### The problem
Copy out every row below without changing a single word.

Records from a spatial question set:
__________

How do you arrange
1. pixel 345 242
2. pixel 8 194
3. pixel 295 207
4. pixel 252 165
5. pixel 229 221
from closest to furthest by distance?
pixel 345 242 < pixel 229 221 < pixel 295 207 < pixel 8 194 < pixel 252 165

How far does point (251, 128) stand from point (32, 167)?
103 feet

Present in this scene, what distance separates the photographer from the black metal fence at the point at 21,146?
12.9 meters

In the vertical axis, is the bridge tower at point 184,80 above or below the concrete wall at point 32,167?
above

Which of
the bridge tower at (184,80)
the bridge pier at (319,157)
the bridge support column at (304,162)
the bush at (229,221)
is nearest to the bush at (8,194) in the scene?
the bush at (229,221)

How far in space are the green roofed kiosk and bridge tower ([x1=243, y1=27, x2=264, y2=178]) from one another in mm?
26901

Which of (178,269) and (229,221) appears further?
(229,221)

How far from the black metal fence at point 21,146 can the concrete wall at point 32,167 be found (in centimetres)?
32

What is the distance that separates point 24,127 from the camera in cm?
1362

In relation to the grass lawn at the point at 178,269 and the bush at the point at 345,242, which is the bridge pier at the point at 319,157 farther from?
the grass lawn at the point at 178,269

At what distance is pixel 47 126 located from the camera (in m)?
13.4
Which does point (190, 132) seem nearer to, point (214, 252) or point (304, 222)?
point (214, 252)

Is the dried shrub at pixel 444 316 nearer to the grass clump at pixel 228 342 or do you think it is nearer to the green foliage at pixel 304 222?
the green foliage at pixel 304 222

__________

### Correct output
How do you arrange
1. pixel 345 242
2. pixel 8 194
3. pixel 295 207
4. pixel 252 165
5. pixel 229 221
from closest to furthest by distance?
pixel 345 242 < pixel 229 221 < pixel 295 207 < pixel 8 194 < pixel 252 165

How far does point (251, 128) stand from point (32, 167)?
103 feet

Present in this scene, what distance separates the photographer from the black metal fence at the point at 21,146?
12.9 meters

In the vertical axis, is the bridge tower at point 184,80 above or below the concrete wall at point 32,167?
above

Which of
the bridge tower at (184,80)
the bridge pier at (319,157)
the bridge support column at (304,162)
the bush at (229,221)
is nearest to the bush at (8,194) in the scene?
the bush at (229,221)

How far in space are the green roofed kiosk and bridge tower ([x1=243, y1=27, x2=264, y2=178]) from one another in mm?
26901

Which of (178,269) and (229,221) appears further?
(229,221)

How far from the black metal fence at point 21,146 can the concrete wall at point 32,167 be found (in centimetres)?
32

What is the distance that separates point 24,127 from the camera in cm?
1362

In relation to the grass lawn at the point at 178,269 and the bush at the point at 345,242, which is the bridge pier at the point at 319,157 farther from?
the grass lawn at the point at 178,269

At what distance is pixel 47 126 located from the camera (in m)?
13.4
Which does point (190, 132) seem nearer to, point (214, 252) or point (304, 222)?
point (214, 252)

Is the dried shrub at pixel 444 316 nearer to the grass clump at pixel 228 342 or do you think it is nearer to the green foliage at pixel 304 222?
the green foliage at pixel 304 222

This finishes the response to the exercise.